Excerpt to read —

Sir Richard Steele: Spectator, No. 178.

I have hardly ever observed the married condition unhappy, but from want of judgment or temper in the man. The truth is, we generally make love in a style and with sentiments very unfit for ordinary life: they are half theatrical, half romantic. By this means we raise our imaginations to what is not to be expected in human life; and because we did not beforehand think of the creature we are enamoured of, as subject to dishumour, age, sickness, impatience, or sullenness, but altogether considered her as the object of joy, human nature itself is often imputed to her as her particular imperfection, or defect.

I take it to be a rule, proper to be observed in all occurrences of life, but more especially in the domestic or matrimonial part of it, to preserve always a disposition to be pleased.

Sir Richard Steele: Spectator, No. 479.

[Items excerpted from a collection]
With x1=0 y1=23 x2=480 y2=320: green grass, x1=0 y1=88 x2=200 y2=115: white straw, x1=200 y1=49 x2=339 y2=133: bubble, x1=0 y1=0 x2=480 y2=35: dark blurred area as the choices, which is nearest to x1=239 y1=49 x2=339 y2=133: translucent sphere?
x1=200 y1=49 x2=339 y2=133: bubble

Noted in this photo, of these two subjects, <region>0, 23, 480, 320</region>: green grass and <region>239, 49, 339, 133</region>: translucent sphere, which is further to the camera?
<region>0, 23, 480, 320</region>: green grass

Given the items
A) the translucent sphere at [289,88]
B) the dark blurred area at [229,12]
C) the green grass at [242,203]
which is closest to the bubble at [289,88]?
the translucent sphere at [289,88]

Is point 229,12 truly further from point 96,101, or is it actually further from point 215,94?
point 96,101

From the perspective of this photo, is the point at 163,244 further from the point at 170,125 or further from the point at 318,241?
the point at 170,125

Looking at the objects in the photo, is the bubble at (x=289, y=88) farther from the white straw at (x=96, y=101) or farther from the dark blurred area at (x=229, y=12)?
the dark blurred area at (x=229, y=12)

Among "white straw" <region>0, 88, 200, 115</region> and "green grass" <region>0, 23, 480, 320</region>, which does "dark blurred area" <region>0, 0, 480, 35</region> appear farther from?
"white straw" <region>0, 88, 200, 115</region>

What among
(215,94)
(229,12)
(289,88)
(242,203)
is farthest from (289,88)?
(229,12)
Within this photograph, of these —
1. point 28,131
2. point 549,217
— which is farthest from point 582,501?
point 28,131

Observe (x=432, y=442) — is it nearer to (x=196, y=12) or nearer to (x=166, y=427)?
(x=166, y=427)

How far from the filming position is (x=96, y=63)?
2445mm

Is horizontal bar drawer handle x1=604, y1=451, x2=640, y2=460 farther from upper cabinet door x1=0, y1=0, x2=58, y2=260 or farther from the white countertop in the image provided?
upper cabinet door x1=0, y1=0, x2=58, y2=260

Exercise requirements —
a) Do the following statements agree with the passage on marriage? (i) It blames an unhappy marriage mostly on faults in the wife. (ii) It says people generally make love with sentiments unfit for ordinary life. (iii) It recommends always keeping a disposition to be pleased, particularly in domestic life. Answer yes or no for each, quoting the deciding words of the passage.
b) In the passage on marriage, how are the style and sentiments in which people make love described?

Answers given —
a)
(i) No: "I have hardly ever observed the married condition unhappy, but from want of judgment or temper in the man."
(ii) Yes: "we generally make love in a style and with sentiments very unfit for ordinary life"
(iii) Yes: "but more especially in the domestic or matrimonial part of it, to preserve always a disposition to be pleased."

b) They are "half theatrical, half romantic."